begin

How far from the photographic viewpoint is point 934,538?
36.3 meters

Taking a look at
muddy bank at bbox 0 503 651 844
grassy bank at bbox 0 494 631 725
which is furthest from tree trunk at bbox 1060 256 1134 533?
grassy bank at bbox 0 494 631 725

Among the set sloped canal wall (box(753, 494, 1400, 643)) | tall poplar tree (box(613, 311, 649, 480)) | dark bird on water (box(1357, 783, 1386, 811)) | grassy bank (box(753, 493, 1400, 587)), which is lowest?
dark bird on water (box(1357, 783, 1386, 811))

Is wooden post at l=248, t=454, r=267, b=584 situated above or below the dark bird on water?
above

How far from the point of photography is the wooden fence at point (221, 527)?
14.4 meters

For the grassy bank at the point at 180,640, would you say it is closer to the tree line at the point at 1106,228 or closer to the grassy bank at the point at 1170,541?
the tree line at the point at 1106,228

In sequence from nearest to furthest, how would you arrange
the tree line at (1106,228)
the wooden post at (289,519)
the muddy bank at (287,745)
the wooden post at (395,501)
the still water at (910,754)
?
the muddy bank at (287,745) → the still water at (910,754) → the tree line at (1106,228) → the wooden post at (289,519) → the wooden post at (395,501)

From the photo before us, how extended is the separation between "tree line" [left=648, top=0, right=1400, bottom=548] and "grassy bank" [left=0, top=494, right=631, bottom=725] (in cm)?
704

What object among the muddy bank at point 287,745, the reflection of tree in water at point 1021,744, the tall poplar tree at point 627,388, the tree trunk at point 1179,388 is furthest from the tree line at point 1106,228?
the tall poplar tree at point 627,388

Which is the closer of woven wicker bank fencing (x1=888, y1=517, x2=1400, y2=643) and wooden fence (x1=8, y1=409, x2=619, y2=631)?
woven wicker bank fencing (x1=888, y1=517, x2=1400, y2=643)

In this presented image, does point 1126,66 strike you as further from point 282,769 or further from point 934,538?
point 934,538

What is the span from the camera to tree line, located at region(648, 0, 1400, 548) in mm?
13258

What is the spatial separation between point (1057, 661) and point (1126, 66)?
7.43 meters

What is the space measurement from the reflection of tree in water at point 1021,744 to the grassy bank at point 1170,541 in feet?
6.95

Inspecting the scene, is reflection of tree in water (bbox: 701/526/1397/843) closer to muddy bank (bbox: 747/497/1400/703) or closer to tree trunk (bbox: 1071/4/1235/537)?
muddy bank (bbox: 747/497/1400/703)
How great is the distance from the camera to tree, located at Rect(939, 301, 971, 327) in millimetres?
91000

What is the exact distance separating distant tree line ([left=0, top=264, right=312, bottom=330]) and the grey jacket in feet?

end

(TASK OBJECTIVE) How many lines in the rows above contain the word "between"? Reply with the number alone.

(COMPLETE RESPONSE) 2